Deze aangepaste parameters, waaronder een verlaging van ruim 1 procent voor zakelijke waarden, zijn voor toeslagverlening en herstelplannen vanaf 2020 van belang. Zo stijgt de dekkingsgraadgrens voor volledige indexatie door de lagere rekenrendementen. Ten aanzien van de herstelplannen hebben de nieuwe parameters als resultaat dat de herstelkracht van pensioenfondsen vermindert. Hoe hoger het in te rekenen rendement, hoe hoger de herstelkracht is, en andersom.

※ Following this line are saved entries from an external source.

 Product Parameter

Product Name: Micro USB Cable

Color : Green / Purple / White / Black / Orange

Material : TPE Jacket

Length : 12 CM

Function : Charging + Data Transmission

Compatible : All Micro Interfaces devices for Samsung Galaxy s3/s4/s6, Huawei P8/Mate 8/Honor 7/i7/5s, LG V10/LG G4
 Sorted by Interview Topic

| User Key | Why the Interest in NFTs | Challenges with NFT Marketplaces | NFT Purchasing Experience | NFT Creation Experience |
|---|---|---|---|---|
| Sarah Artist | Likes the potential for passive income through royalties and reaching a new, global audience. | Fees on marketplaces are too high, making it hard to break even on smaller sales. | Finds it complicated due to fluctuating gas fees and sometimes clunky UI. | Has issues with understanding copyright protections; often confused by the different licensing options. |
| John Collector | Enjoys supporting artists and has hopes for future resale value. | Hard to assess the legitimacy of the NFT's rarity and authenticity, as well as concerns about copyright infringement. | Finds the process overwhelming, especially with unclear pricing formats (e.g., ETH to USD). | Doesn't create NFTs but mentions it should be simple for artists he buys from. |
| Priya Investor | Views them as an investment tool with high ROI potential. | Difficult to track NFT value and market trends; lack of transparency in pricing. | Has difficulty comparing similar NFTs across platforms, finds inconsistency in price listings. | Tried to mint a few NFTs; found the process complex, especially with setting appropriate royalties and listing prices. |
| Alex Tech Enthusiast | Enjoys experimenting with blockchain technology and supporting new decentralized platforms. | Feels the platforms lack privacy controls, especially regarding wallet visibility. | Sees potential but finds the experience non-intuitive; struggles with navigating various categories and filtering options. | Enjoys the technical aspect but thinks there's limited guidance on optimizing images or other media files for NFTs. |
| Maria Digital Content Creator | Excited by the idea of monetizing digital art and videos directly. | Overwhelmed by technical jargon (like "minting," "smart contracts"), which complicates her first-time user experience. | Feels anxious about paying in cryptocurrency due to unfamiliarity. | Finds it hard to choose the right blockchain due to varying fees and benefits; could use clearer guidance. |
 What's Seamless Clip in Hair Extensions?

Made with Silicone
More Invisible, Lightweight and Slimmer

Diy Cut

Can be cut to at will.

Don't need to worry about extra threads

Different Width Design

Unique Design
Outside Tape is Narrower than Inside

Toch leidt dit volgens Sibma niet direct tot problemen: ‘Pas bij relatief lage dekkingsgraden kan dit knellend worden. Volgens onze berekeningen gaat dit om dekkingsgraden van circa 95 procent bij de nieuwe parameters, maar dit verschilt sterk per pensioenfonds.’ De kans op korting neemt echter wel toe vervolgt Sibma: ‘De dekkingsgraad van veel Nederlandse pensioenfondsen is niet heel veel hoger dan 100 procent. Een nieuwe schok op de financiële markten kan fondsen direct in de gevarenzone brengen.’
ALM-studies sorteerden al voor
Voor wat betreft de ALM-studies die veel pensioenfondsen recent hebben laten uitvoeren, hebben de parameters niet direct invloed, want deze sorteerden al voor met lagere rekenrendementen. Sibma legt uit: ‘Voor een ALM-studie is het niet voorgeschreven dat de gehanteerde rendementen voldoen aan de begrenzingen van de Commissie Parameters. De praktijk rondom ALM is veelal dat pensioenfondsen uitgaan van eigen parameters die men bijvoorbeeld baseert op een combinatie van historische data, eigen onderzoek en toekomstverwachtingen. Onze globale observatie is dat ALM-studies die in de afgelopen jaren werden uitgevoerd, meestal al uitgingen van lagere rendementen.’
Wel kijken pensioenfondsbestuurders vaak met een schuin naar hoe hun eigen parameters zich verhouden tot die van de Commissie Parameters, vervolgt Sibma: ‘In die zin kan de Commissie Parameters wel aanleiding zijn om de eigen parameters weer eens onder de loep te nemen, al is het maar ter vergelijking.’